My friend looked unhappy and gloomy.

I was dressed as a civilian, and people, who smiled politely to the district police officer, looked at me with distrust. Naturally, we looked suspicious.

“All this is some kind of a farce,” he said to me when we went to the second entrance. No-one answered the knock. When we reached the third floor, we were knocking the doors of three apartments there and were about to go down, as one of the doors opened.

There was an old woman, so decrepit, skinny, gray-haired – seemed about to depart to the other world. She was wearing a plain calico dress, old and fade, probably being washed a thousand times.

“Yes, luv?” she said, staring with her colorless eyes at the officer.

The old generation is responsible, unlike young people.

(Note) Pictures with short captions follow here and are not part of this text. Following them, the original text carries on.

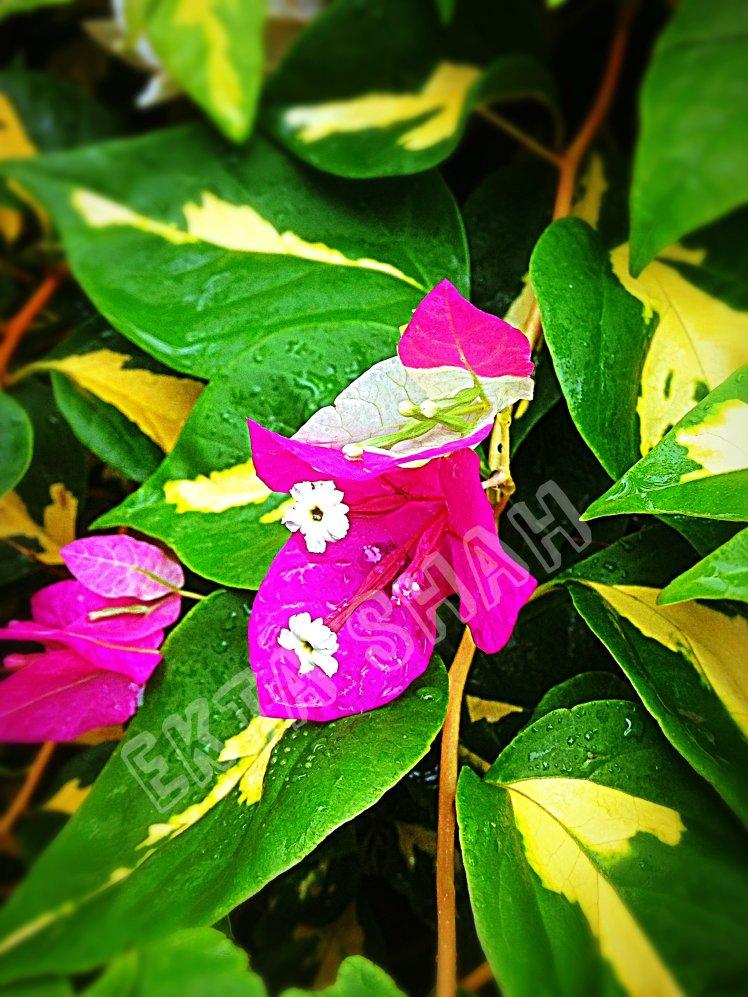 After Rain Flower2.jpg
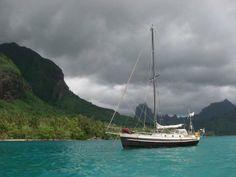 Pracht van een eiland en snorkelen tussen pijlstaartroggen
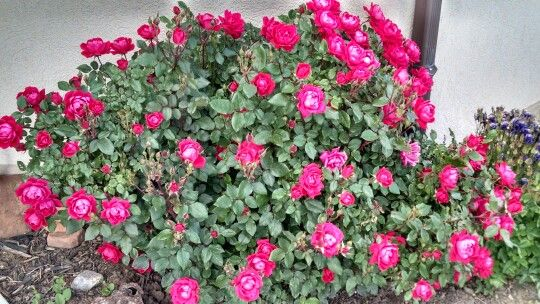 Springtime temperatures in the 50's and 60's make for happy roses...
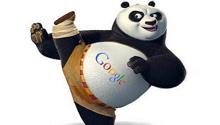 What is Google Panda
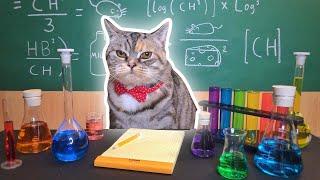 Recreating Cat Memes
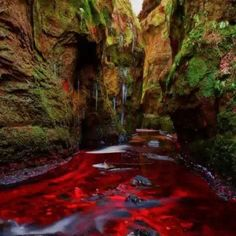 """Blood River"" Devil's Pulpit, Gartness, Scotland"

In spite of the fact that I am young, I can honestly speak about it.

In the rest of the apartments in that building, nobody opened their doors, although we could definitely notice lights in their windows from the outside; so someone was there in those apartments. But the tenants could see a police officer in their peepholes and decided to pretend that they had not heard anything, and to lay low.

But that old lady, though could hardly move her legs, considered it her duty to open the door for the police. However, maybe she just needed someone to talk to?

In general, she was so friendly, she invited us in so persistently, and we decided to have respect for the granny[1 - in Russia, you may address with this word to any old woman] and stay with her for fifteen minutes.

***

The apartment was old-fashioned, clean and sparsely furnished; an old polished wall-unit of the Soviet age, and an old sofa in the only room.

The kitchen was just as simple and clean, with lace window curtains. The walls were covered with faded (and turned yellow in some places) millefleur wallpapers, that had been there for probably twenty years or more. Everything there seemed faded and yellow, within the light of cheap yellow bulbs. The whole apartment smelled damp rags and mothballs. The smell of old age.

We went into a tiny kitchen: a table, a couple of stools, a blackened gas stove. On the door of the old-type ‘Sviyazhsk’ fridge there was a huge number of magnets and square stickers that people collected in the nineties.

I noticed that my friend habitually, ‘professionally’ was glancing around the old woman’s apartment. She, meanwhile, warmed some tea and muttered something about the hard work of police officers.

“The Granny is a God’s dandelion[2 - an idiom used for harmless, old people],” smiled the officer behind her.

She even named us ‘luv’, in a grannies’ manner, addressing to one, to another in turn.

“Whatcha looking for, luv? Walking, wand’ring… What’s the matter with us? This district is quiet as a swamp.”

She had a terrible lisp, because of many teeth missing.

“Yes, that’s my friend worries for his friends. No idea where could be…”

He looked at me, as if saying that it’s my turn to mess around.

And I began to talk, while the old woman was listening to me and pouring mugs with blackest tea and the boiling water.

“A meat pie, luv?” she asked, waving that pie in front of my face. She had pulled a whole pan of those pies out of her old gas stove.

The pie smelled bad, like it hadn’t meat in it – but God knows what, and we both said no. Everything in this apartment smelled strange, even tea and food.

“My friends worked in this district, in this house, too. They visited people, offered…”

“What offer?” the granny leaned closer to hear me.

“Their work was offering contracts for pension. Before they disappeared!” I almost shouted the last words in her ear.

“Oh, I remember one of them, I do.”

“Really?”

“Yep. There was a young girl. Curly hair.”

“That was Marina. And the guy, d’ye remember the guy? Tall, short-haired.”

The old woman didn’t seem to hear me.